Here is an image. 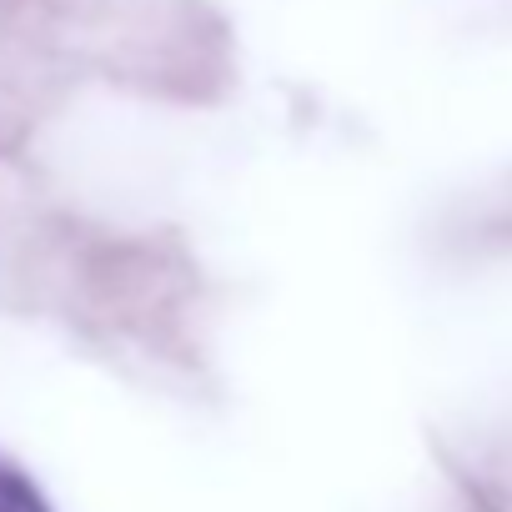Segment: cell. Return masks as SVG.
I'll use <instances>...</instances> for the list:
<instances>
[{
  "mask_svg": "<svg viewBox=\"0 0 512 512\" xmlns=\"http://www.w3.org/2000/svg\"><path fill=\"white\" fill-rule=\"evenodd\" d=\"M0 512H51V507L41 502V492H36L21 472L0 467Z\"/></svg>",
  "mask_w": 512,
  "mask_h": 512,
  "instance_id": "6da1fadb",
  "label": "cell"
}]
</instances>
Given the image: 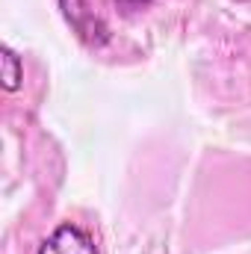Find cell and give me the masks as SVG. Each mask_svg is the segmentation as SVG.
Wrapping results in <instances>:
<instances>
[{
    "label": "cell",
    "mask_w": 251,
    "mask_h": 254,
    "mask_svg": "<svg viewBox=\"0 0 251 254\" xmlns=\"http://www.w3.org/2000/svg\"><path fill=\"white\" fill-rule=\"evenodd\" d=\"M0 68H3V74H0L3 89L6 92H18L21 89V80H24V63H21V57L9 45L0 48Z\"/></svg>",
    "instance_id": "3"
},
{
    "label": "cell",
    "mask_w": 251,
    "mask_h": 254,
    "mask_svg": "<svg viewBox=\"0 0 251 254\" xmlns=\"http://www.w3.org/2000/svg\"><path fill=\"white\" fill-rule=\"evenodd\" d=\"M39 254H98V246L83 228L65 222L39 246Z\"/></svg>",
    "instance_id": "2"
},
{
    "label": "cell",
    "mask_w": 251,
    "mask_h": 254,
    "mask_svg": "<svg viewBox=\"0 0 251 254\" xmlns=\"http://www.w3.org/2000/svg\"><path fill=\"white\" fill-rule=\"evenodd\" d=\"M116 3H119L122 9H139V6H145L148 0H116Z\"/></svg>",
    "instance_id": "4"
},
{
    "label": "cell",
    "mask_w": 251,
    "mask_h": 254,
    "mask_svg": "<svg viewBox=\"0 0 251 254\" xmlns=\"http://www.w3.org/2000/svg\"><path fill=\"white\" fill-rule=\"evenodd\" d=\"M60 6H63L65 21H68V24L77 30V36L86 39L89 45H104V42L110 39L107 24L86 6V0H60Z\"/></svg>",
    "instance_id": "1"
}]
</instances>
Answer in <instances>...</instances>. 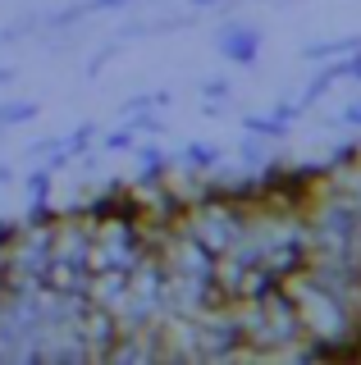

======

DO THIS
State how many lines of the data above contain the string "http", giving only the number.

RESULT OF THIS TASK
5